You can even make this interactive:

library(leaflet)
library(sf)
library(htmltools)

us_states <- read_sf("https://rstudio.github.io/leaflet/json/us-states.geojson")

prop_won_sf <- us_states |>
  mutate(state = str_to_upper(name)) |> 
  left_join(prop_won_2020, by = join_by(state))

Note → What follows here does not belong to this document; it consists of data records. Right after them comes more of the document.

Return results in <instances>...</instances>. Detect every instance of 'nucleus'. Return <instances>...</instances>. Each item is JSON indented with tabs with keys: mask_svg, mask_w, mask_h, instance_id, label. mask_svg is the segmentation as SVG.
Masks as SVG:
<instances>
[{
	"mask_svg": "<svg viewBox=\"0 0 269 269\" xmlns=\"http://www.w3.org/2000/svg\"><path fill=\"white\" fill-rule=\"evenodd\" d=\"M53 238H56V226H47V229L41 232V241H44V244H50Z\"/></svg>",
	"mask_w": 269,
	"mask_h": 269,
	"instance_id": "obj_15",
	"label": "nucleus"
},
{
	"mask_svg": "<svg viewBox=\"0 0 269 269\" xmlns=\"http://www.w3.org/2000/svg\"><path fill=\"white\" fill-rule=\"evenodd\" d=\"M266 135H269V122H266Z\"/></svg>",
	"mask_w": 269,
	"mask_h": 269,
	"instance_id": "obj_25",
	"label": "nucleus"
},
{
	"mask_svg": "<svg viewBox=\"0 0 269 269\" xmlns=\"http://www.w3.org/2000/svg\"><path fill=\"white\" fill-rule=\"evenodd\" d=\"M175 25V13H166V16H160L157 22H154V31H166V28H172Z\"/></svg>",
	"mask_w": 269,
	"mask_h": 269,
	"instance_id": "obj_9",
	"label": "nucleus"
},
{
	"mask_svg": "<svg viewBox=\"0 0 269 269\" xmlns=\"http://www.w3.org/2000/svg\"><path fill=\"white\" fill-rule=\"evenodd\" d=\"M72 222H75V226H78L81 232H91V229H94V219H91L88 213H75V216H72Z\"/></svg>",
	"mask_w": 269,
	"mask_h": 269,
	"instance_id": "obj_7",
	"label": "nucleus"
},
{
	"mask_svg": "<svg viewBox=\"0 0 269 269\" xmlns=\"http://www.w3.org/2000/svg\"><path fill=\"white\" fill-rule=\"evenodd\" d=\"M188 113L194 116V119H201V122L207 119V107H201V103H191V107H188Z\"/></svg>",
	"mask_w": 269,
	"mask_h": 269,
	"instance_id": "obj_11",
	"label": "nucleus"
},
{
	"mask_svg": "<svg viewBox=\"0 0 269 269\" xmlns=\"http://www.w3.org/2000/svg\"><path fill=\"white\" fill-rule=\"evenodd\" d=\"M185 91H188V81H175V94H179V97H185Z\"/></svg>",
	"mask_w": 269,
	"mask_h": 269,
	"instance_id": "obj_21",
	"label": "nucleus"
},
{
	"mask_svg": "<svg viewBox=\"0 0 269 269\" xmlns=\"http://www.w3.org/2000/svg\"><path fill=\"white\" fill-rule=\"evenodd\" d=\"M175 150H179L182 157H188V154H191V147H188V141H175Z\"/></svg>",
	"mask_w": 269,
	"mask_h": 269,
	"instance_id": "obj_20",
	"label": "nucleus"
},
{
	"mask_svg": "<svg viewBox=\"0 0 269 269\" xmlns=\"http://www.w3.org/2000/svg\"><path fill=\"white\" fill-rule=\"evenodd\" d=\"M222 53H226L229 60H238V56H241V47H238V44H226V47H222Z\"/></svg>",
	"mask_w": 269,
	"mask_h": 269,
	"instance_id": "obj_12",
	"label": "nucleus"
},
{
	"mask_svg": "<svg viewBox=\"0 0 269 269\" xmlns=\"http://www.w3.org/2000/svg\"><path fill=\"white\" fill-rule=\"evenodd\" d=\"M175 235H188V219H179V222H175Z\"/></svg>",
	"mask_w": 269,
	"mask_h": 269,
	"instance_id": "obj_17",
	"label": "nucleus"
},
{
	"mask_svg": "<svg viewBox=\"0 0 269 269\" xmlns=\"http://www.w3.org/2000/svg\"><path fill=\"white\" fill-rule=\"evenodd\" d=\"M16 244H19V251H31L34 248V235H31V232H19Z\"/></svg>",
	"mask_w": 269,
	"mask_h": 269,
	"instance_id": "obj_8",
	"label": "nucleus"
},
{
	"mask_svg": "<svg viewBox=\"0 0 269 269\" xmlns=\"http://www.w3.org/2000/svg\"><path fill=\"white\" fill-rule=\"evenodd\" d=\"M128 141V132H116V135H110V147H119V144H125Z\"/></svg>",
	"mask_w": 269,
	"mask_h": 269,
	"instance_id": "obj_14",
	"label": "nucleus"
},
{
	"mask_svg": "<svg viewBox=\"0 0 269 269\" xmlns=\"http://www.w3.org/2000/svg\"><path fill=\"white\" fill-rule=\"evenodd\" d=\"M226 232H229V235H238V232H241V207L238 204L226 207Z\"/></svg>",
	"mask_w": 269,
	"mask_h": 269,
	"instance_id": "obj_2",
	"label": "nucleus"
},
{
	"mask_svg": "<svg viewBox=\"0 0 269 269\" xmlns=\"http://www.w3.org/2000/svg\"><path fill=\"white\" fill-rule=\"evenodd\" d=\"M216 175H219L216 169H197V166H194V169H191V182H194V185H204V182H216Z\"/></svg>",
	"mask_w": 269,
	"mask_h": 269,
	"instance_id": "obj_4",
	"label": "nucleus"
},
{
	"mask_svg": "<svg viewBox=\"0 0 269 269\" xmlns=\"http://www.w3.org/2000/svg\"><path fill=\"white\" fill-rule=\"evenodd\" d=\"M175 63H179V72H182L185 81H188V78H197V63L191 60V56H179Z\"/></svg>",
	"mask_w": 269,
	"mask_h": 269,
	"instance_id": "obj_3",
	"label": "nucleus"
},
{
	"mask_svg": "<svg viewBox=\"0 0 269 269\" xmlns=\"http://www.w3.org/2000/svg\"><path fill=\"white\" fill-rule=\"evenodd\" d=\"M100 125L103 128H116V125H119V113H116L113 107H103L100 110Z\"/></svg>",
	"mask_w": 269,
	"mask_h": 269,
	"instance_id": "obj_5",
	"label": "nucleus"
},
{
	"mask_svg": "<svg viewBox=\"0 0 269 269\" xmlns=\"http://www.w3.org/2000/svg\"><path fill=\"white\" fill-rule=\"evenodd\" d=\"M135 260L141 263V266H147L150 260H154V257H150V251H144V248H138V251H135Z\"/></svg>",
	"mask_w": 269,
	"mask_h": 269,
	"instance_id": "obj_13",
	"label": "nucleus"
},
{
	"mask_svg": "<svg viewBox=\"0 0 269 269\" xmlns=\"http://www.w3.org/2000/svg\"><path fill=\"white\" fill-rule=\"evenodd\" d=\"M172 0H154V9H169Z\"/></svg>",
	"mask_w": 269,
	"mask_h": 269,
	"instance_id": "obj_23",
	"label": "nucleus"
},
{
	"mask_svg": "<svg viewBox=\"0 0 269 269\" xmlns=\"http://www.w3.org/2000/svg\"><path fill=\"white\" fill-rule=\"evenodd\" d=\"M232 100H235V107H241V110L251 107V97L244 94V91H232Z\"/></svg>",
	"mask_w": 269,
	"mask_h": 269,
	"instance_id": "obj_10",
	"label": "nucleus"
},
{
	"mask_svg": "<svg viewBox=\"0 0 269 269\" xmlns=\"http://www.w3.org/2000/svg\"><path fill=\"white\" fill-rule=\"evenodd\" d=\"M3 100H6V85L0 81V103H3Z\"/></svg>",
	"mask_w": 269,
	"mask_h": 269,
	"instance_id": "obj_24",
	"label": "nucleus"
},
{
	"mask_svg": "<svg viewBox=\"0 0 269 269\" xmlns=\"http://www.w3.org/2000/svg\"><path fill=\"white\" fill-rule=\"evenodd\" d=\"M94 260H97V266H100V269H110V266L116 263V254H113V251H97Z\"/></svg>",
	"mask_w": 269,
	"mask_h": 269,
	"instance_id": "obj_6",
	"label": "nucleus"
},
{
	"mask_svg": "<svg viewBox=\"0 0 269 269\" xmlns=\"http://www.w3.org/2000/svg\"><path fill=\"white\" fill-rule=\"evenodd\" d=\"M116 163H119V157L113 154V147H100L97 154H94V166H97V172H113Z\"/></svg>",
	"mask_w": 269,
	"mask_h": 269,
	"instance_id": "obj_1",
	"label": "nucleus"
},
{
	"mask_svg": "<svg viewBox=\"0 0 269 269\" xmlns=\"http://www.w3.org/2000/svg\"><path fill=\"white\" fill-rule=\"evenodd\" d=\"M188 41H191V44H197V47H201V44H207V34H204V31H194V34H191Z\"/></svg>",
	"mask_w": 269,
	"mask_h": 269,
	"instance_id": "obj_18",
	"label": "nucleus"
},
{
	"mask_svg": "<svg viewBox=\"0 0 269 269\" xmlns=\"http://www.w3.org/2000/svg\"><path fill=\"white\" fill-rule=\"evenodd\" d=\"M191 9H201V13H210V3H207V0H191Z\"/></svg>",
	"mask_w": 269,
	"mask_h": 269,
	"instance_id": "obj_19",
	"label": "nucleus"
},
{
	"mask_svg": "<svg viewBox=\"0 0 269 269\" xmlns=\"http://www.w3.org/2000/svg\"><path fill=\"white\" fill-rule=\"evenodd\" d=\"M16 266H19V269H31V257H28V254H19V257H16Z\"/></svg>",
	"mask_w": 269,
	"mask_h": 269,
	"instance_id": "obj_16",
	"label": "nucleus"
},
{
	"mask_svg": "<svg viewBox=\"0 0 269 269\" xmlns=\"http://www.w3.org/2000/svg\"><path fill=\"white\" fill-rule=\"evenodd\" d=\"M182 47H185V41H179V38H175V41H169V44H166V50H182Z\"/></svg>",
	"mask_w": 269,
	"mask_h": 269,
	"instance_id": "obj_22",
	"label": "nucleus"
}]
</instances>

mypalette <- colorNumeric(
  palette = c("#AA4841", "white", "#4672AB"),
  domain = c(-1, 1),
  na.color = "transparent"
)

labels <- glue::glue("{prop_won_sf$state}: {scales::percent(prop_won_sf$prop_adv, accuracy = 0.1)}")

leaflet(prop_won_sf) |> 
  setView(-96, 37.8, 4) |> 
  addPolygons(fillColor = ~ mypalette(prop_adv),
              weight = 2,
              color = "white",
              fillOpacity = 1,
              highlightOptions = highlightOptions(weight = 4,
                                                  color = "darkgrey",
                                                  fillOpacity = 0.7,
                                                  bringToFront = T),
              label = labels,
  labelOptions = labelOptions(
    style = list("font-weight" = "normal", padding = "3px 8px"),
    textsize = "15px",
    direction = "auto"))
Caution

Everyone loves a map, but you should use them cautiously. They can be misleading. Large states (by area) are overemphasized. Small states (and DC) can be very difficult to see. Because the importance of a state’s votes to the outcome of the Presidential election is not proportional to its geographic size, this can obscure the outcome you are trying to communicate.